Monday, July 14, 2014

A Less Than Magical Dream

It is difficult to think of summers in Vancouver without Bard on the Beach, our annual Shakespeare festival. Twenty-five years ago, Bard began its history in the city with a modest single production of A Midsummer Night’s Dream. Since then, the festival has grown bigger and, in most cases, better. It seems entirely fitting, then, for Bard to celebrate its 25th summer by revisiting this divine comedy yet again.

From the outset of the performance, it seems clear that director Dean Paul Gibson and costume designer Mara Gottler are aiming for maximum silliness and raunchiness in effect. Hermia and Helena appear in tight-fitting corsets, and Puck dresses throughout in ballet tutu, complete with punk hairdo. A friend remarked that this is a reference to A Rocky Horror Picture Show. Indeed, there are numerous pop culture references throughout the evening. Laughs were milked by slapstick antics that became outdated even in Hollywood decades ago with shows like I Love Lucy and The Three Stooges. Moreover, the production was saturated with sexual innuendoes and double entendre, which would have been acceptable, even funny, if they are done with taste, with cleverness, and if they serve the play.

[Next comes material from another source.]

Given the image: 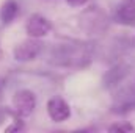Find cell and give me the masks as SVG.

Rather than using Shakespeare’s immortal and oh-so-beautiful words to elevate us from our everyday existence, the production appears to be aiming at the lowest possible common denominator. If the director thinks that dumbing-down Shakespeare would make the play appeal to a younger audience, he has seriously underestimated what young people are capable of.

Regarding the female characters, I believe the director is aiming to portray these women with assertiveness. However, Gibson seems to have mistaken assertiveness with vulgarity. In the confrontation between Hermia and Helena in Act III, the actors were shouting their lines like men and women in the fish market haggling over the price of the latest catch. Shakespeare, like Mozart in his operas, has always endowed his female characters with wit, with cleverness, and with confidence. The concept of the current production has, to me, robbed the female characters of their true beauty and, more importantly, dignity.

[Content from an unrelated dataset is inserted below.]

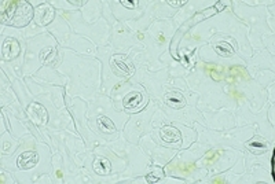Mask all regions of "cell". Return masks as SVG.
<instances>
[{"label":"cell","mask_w":275,"mask_h":184,"mask_svg":"<svg viewBox=\"0 0 275 184\" xmlns=\"http://www.w3.org/2000/svg\"><path fill=\"white\" fill-rule=\"evenodd\" d=\"M94 170L95 173L99 175V176H106L112 170V164H110L108 158L98 157V158H95L94 161Z\"/></svg>","instance_id":"obj_11"},{"label":"cell","mask_w":275,"mask_h":184,"mask_svg":"<svg viewBox=\"0 0 275 184\" xmlns=\"http://www.w3.org/2000/svg\"><path fill=\"white\" fill-rule=\"evenodd\" d=\"M96 124H98V128H99L103 133L110 135V133L116 132V125H115V123L109 117H106V116H99V117L96 118Z\"/></svg>","instance_id":"obj_12"},{"label":"cell","mask_w":275,"mask_h":184,"mask_svg":"<svg viewBox=\"0 0 275 184\" xmlns=\"http://www.w3.org/2000/svg\"><path fill=\"white\" fill-rule=\"evenodd\" d=\"M20 51H21L20 43H18V40L14 39V37H7L3 41L1 54H3V58L6 59V61H13V59L17 58L20 55Z\"/></svg>","instance_id":"obj_5"},{"label":"cell","mask_w":275,"mask_h":184,"mask_svg":"<svg viewBox=\"0 0 275 184\" xmlns=\"http://www.w3.org/2000/svg\"><path fill=\"white\" fill-rule=\"evenodd\" d=\"M42 62L44 65H51L52 63V59L57 57V50L55 48H46L42 51Z\"/></svg>","instance_id":"obj_15"},{"label":"cell","mask_w":275,"mask_h":184,"mask_svg":"<svg viewBox=\"0 0 275 184\" xmlns=\"http://www.w3.org/2000/svg\"><path fill=\"white\" fill-rule=\"evenodd\" d=\"M165 103H167L169 107L179 110V109H183V107L186 106V99L183 98V95H182L181 92H178V91H171V92H168L167 95H165Z\"/></svg>","instance_id":"obj_10"},{"label":"cell","mask_w":275,"mask_h":184,"mask_svg":"<svg viewBox=\"0 0 275 184\" xmlns=\"http://www.w3.org/2000/svg\"><path fill=\"white\" fill-rule=\"evenodd\" d=\"M164 179V170L161 168H153L147 175H146V182L147 183H159Z\"/></svg>","instance_id":"obj_14"},{"label":"cell","mask_w":275,"mask_h":184,"mask_svg":"<svg viewBox=\"0 0 275 184\" xmlns=\"http://www.w3.org/2000/svg\"><path fill=\"white\" fill-rule=\"evenodd\" d=\"M121 4L123 6H125V7H128V8H134L135 7V1H125V0H121Z\"/></svg>","instance_id":"obj_16"},{"label":"cell","mask_w":275,"mask_h":184,"mask_svg":"<svg viewBox=\"0 0 275 184\" xmlns=\"http://www.w3.org/2000/svg\"><path fill=\"white\" fill-rule=\"evenodd\" d=\"M160 138L167 143H178L182 140V133L176 126L165 125L160 129Z\"/></svg>","instance_id":"obj_7"},{"label":"cell","mask_w":275,"mask_h":184,"mask_svg":"<svg viewBox=\"0 0 275 184\" xmlns=\"http://www.w3.org/2000/svg\"><path fill=\"white\" fill-rule=\"evenodd\" d=\"M110 66L117 76H121V77H130L135 73V66L132 61L127 58L125 55H113L110 58Z\"/></svg>","instance_id":"obj_2"},{"label":"cell","mask_w":275,"mask_h":184,"mask_svg":"<svg viewBox=\"0 0 275 184\" xmlns=\"http://www.w3.org/2000/svg\"><path fill=\"white\" fill-rule=\"evenodd\" d=\"M26 114L36 126H44L48 123V111L42 103H37V102L29 103L26 109Z\"/></svg>","instance_id":"obj_3"},{"label":"cell","mask_w":275,"mask_h":184,"mask_svg":"<svg viewBox=\"0 0 275 184\" xmlns=\"http://www.w3.org/2000/svg\"><path fill=\"white\" fill-rule=\"evenodd\" d=\"M55 18V10L54 7L48 4V3H44V4H40L35 8V22L39 26H47L48 23H51Z\"/></svg>","instance_id":"obj_4"},{"label":"cell","mask_w":275,"mask_h":184,"mask_svg":"<svg viewBox=\"0 0 275 184\" xmlns=\"http://www.w3.org/2000/svg\"><path fill=\"white\" fill-rule=\"evenodd\" d=\"M245 146L251 153H253L256 155L263 154V153H266L268 150L267 142L263 139V138H260V136H253L252 139H249L246 142Z\"/></svg>","instance_id":"obj_8"},{"label":"cell","mask_w":275,"mask_h":184,"mask_svg":"<svg viewBox=\"0 0 275 184\" xmlns=\"http://www.w3.org/2000/svg\"><path fill=\"white\" fill-rule=\"evenodd\" d=\"M168 3H169V4H172V6H175V7H176V6H179V4H182L181 1H171V0H169Z\"/></svg>","instance_id":"obj_17"},{"label":"cell","mask_w":275,"mask_h":184,"mask_svg":"<svg viewBox=\"0 0 275 184\" xmlns=\"http://www.w3.org/2000/svg\"><path fill=\"white\" fill-rule=\"evenodd\" d=\"M39 162V155H37L36 151H23L18 160H17V165L18 168L22 170H28L35 168Z\"/></svg>","instance_id":"obj_6"},{"label":"cell","mask_w":275,"mask_h":184,"mask_svg":"<svg viewBox=\"0 0 275 184\" xmlns=\"http://www.w3.org/2000/svg\"><path fill=\"white\" fill-rule=\"evenodd\" d=\"M1 23H6L15 28L26 26L35 17V8L32 4L23 0L6 1L1 3Z\"/></svg>","instance_id":"obj_1"},{"label":"cell","mask_w":275,"mask_h":184,"mask_svg":"<svg viewBox=\"0 0 275 184\" xmlns=\"http://www.w3.org/2000/svg\"><path fill=\"white\" fill-rule=\"evenodd\" d=\"M142 103H143V96H142L140 92H135V91L127 94L123 101L125 110H135L138 107H140Z\"/></svg>","instance_id":"obj_9"},{"label":"cell","mask_w":275,"mask_h":184,"mask_svg":"<svg viewBox=\"0 0 275 184\" xmlns=\"http://www.w3.org/2000/svg\"><path fill=\"white\" fill-rule=\"evenodd\" d=\"M215 51H216L220 57H226V58L232 57V55L235 54L234 48H232L229 43H226V41H219V43H216V45H215Z\"/></svg>","instance_id":"obj_13"}]
</instances>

This attempt to update this, probably Shakespeare’s most timeless play, has robbed Midsummer Night’s Dream of all its magical elements. By the time the performance reaches Act V, the play-within-the-play - the “tragedy” of Thisby and Pyramus - feels very tedious with even further attempts at slapstick humour more appropriate for a Christmas pantomime by an amateur theatrical company.

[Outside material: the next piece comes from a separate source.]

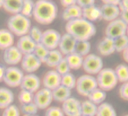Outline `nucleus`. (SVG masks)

At the end of the performance, I did not feel a sense of wonder, or of joy. I did wonder what, if any, is the director’s concept for the production? Surely there is more to this great Shakespeare play than just to elicit a few laughs from the audience? By the time the performance reaches Puck’s beautiful final monologue, I could not wait to escape into the beautiful summer evening.

Just a few days later, on the same stage, I witnessed a production of Twelfth Night, given by the young players of Bard on the Beach youth programme (“Young Bard”). For me, the enthusiasm and earnestness of the young actors make the performance a much more joyful and joy-filled experience than what the professional players had accomplished a few nights before. Personally, this performance of “unadulterated” Shakespeare is closer to what the playwright had in mind.


In this 25th anniversary season, Artistic Director Christopher Gaze should feel justifiably proud of what the festival has accomplished. I do hope, however, that Gaze would also carefully examine the future direction for the festival. Rather than using Shakespeare to further whatever personal or political agenda of the director, should they not be directing their talents toward bringing us, the audience, into new and wondrous discoveries and insights into Shakespeare’s heart and soul?